東京でのしがないサラリーマン時代と違って俺が商会長であり、責任ある立場なのだが、仕事はさほどない。
今ある取引はアルノルトさんたちが貴族相手に売買するお菓子の取引ぐらいで、それについては俺たちは仕入れをして、帳簿を付けるぐらい。だが、決して利益が上がっていないわけではなく、商会は儲かっている。

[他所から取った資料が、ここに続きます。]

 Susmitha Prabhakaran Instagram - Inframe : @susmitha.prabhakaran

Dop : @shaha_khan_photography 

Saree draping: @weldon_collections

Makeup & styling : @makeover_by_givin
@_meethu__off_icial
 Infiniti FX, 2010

というわけで、暇をしている俺とリーゼはまったり過ごしていた。
今日は豆大福と緑茶だ。いつものジャンクなおやつとはちょっと違う。
「では、いただきます!」
「いただきます!」
俺とリーゼは豆大福を口に運ぶ。
リーゼは大満足の様子で笑みを浮かべて喜んでいた。
「いつものお菓子もいいけれど、オマンジュウもやっぱりいいねぇ」
「緑茶はこのお菓子に合わせた飲み物だから、味わってみて」
「うん!」
豆大福の甘さで口の中が満ちたら、緑茶で一度リセット。こうすることでまた最初の一口目の美味しさが味わえる。

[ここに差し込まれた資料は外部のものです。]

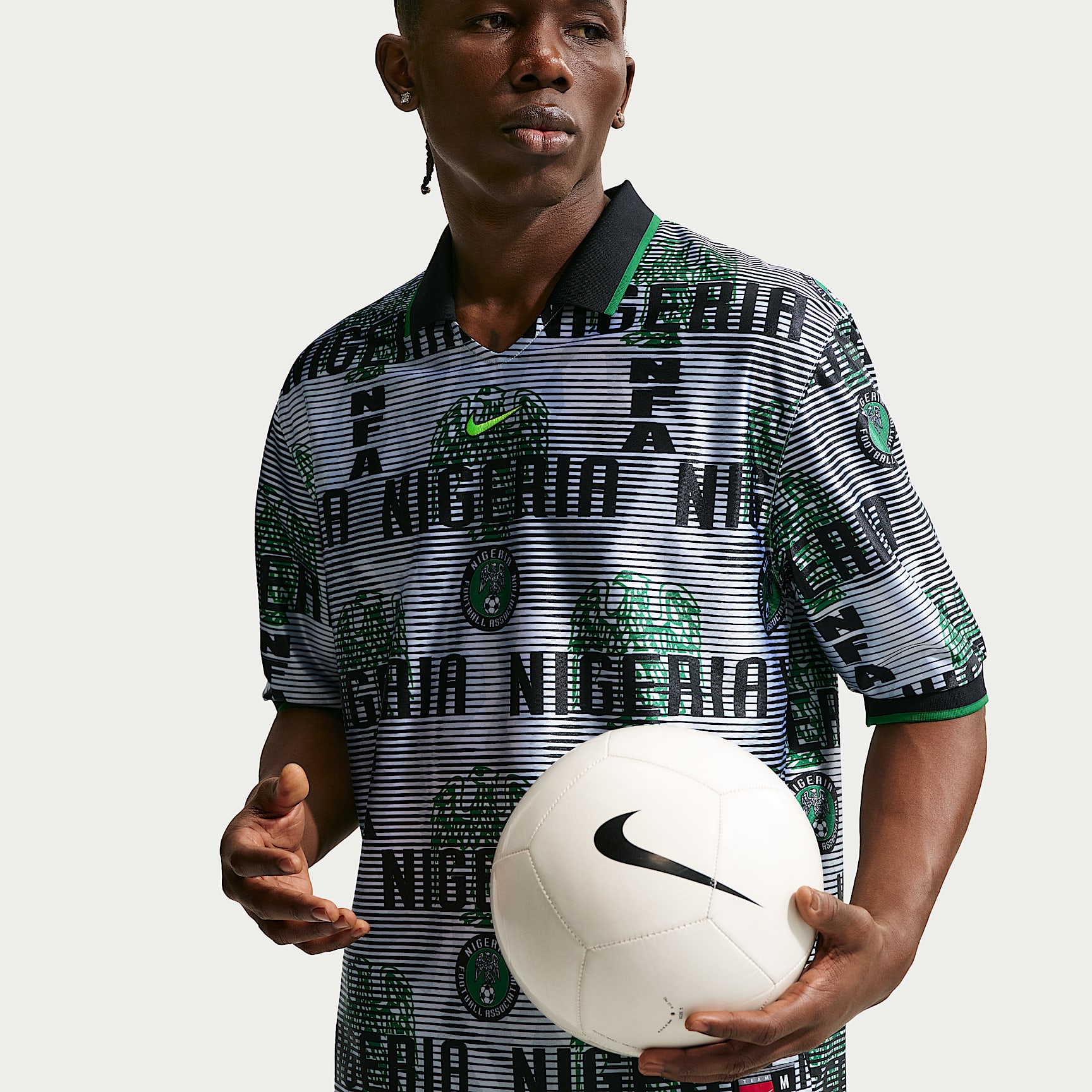 Playera de fútbol de manga corta Nike Dri-FIT Nigeria Energy para hombre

「う~ん! お茶会が紅茶でもいいですけど、緑茶でやるのもよさそう! 緑茶は扱えないのかな?」
「緑茶そのものは扱えると思うけど和菓子がね。他より賞味期限が短いから」
「そっかー」
「けど、ここで味わう分にはいいから、俺たちだけでも楽しもう」
「おー! これも役得だね!」
そんな感じで俺とリーゼは商会の事務所でお茶を楽しんでいた。
そんなときだ。
「リーゼロッテさん! 大変です!」
村人が血相を変えて事務所に飛び込んできた。
「どうしました?」
「衛兵さんが山賊と斬り合って怪我を!」
なんと!? 山賊はまだ村の周りにいたのか!
「すぐに向かいます!」
「俺もいくよ!」
俺たちは急いで負傷した衛兵の下へ向かう。